The majority of his time was spent with Janette, his little mother. Janette doted on him almost too much, and he was the central aspect of her life since the moment she found him under the bush. He adored his little mother with a passion, and was quite content to follow her around, always being near her. When she was bathing, or eating, or doing her studies with her mother, he was always close to her, usually laying by her feet sleeping. Any time her lilac-scent faded from his awareness, he went to find her. And once he knew where she was, he was content to let her be. Janette's parents had taken notice of Tarrin's unusual behavior, but had passed it off as a strange attachment stemming from her finding him and nursing him back to health. But it was more than that. Janette helped keep the pain away, and in her company he found love and acceptance.

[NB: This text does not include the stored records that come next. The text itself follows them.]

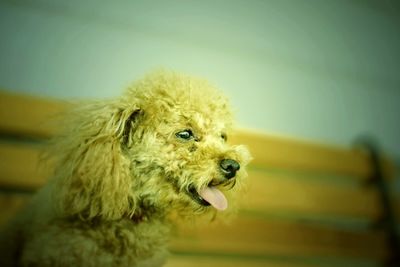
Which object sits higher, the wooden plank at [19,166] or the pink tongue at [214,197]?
the wooden plank at [19,166]

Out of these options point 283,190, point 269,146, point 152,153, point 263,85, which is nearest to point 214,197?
point 152,153

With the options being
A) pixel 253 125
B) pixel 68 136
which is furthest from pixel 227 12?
pixel 68 136

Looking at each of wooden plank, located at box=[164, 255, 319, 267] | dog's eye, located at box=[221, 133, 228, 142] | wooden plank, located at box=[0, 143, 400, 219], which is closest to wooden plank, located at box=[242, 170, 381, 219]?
wooden plank, located at box=[0, 143, 400, 219]

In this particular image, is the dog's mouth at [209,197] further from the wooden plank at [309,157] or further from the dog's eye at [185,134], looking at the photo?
the wooden plank at [309,157]

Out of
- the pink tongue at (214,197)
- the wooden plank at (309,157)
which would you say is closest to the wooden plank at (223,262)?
the wooden plank at (309,157)

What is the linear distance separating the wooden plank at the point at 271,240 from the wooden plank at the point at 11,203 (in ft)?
1.18

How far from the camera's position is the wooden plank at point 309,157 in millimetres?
946

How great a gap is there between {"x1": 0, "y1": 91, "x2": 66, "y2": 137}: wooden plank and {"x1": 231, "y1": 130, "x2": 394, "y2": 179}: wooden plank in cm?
39

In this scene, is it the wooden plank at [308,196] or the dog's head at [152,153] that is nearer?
the dog's head at [152,153]

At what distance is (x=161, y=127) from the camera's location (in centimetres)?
55

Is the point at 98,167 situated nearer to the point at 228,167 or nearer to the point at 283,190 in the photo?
the point at 228,167

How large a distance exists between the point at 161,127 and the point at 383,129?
721mm

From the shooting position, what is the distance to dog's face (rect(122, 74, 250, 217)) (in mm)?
511

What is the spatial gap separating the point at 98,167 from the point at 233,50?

There was very little concept of time in the Cat's eternal now, but Tarrin seemed to sense somehow that a considerable number of days had passed since she found him. He had that sensation because, over time, his human awareness became more and more dominant, as if it was too strong for the Cat to totally subjugate. The catlike instincts were slowly taking on a human reasoning, and he started to become aware of things that had no meaning for him earlier. Things changed around the house to help him respark the human awareness, such as Janine's change of attitude towards him. At first, she barely tolerated him. But as time went on, and he proved that he was no threat to her decorations or her daughter, the woman fell into a gruff acceptance of him. She paid him no attention, but neither did she pay him any mind.

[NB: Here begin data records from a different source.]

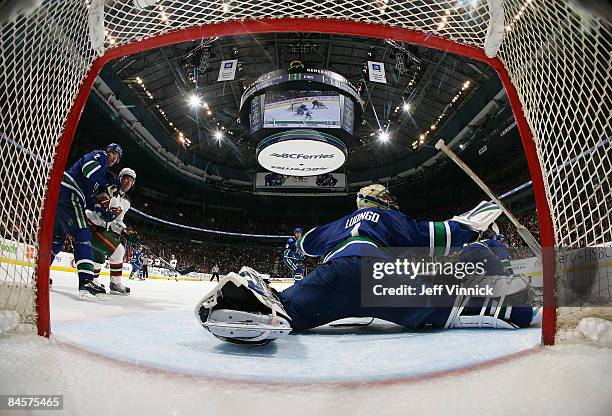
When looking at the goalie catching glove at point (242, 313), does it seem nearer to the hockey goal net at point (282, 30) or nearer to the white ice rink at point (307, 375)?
the white ice rink at point (307, 375)

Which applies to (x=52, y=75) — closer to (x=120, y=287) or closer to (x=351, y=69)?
(x=120, y=287)

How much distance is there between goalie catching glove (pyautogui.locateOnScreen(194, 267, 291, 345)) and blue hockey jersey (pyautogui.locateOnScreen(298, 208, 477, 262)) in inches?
19.2

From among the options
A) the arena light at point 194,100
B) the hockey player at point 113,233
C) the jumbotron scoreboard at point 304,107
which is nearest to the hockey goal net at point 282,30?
the hockey player at point 113,233

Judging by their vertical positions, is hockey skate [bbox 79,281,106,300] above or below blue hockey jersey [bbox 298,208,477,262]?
below

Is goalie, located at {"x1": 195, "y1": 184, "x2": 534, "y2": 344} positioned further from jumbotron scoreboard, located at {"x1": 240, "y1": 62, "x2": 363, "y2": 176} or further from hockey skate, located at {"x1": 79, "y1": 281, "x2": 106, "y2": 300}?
jumbotron scoreboard, located at {"x1": 240, "y1": 62, "x2": 363, "y2": 176}

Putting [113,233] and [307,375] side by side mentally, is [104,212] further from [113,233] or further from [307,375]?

It was after Janette's bedtime when Tarrin was laying sedately by the fireplace. When he was not with his little mother, the fireplace was his domain. He would go to bed with her and wait for her to go to sleep, then he would lay by the fireplace until it fell to embers, when he would go back up and sleep at the foot of her bed. There was almost always a fire burning, even in the middle of summer, for light if nothing else, and its dry heat was very pleasing to him. Janette had had to practice the flute before bed, just one of many lessons she went through each day, as her mother turned her into a "proper lady". In that respect, the little girl drove her mother wild. Janette would have been much happier on a farm, because she loved to be outside, loved to crawl through the grass and climb trees and catch frogs. That was rather hard on the pretty silk and brocade dresses Janine the wife had her wear, and it was always a point of contention between them. Ladies did not do such things. What Janine the wife seemed to fail to understand was that Janette was not a Lady. She was a child. And crawling in the grass, climbing trees, and catching frogs were things that children did.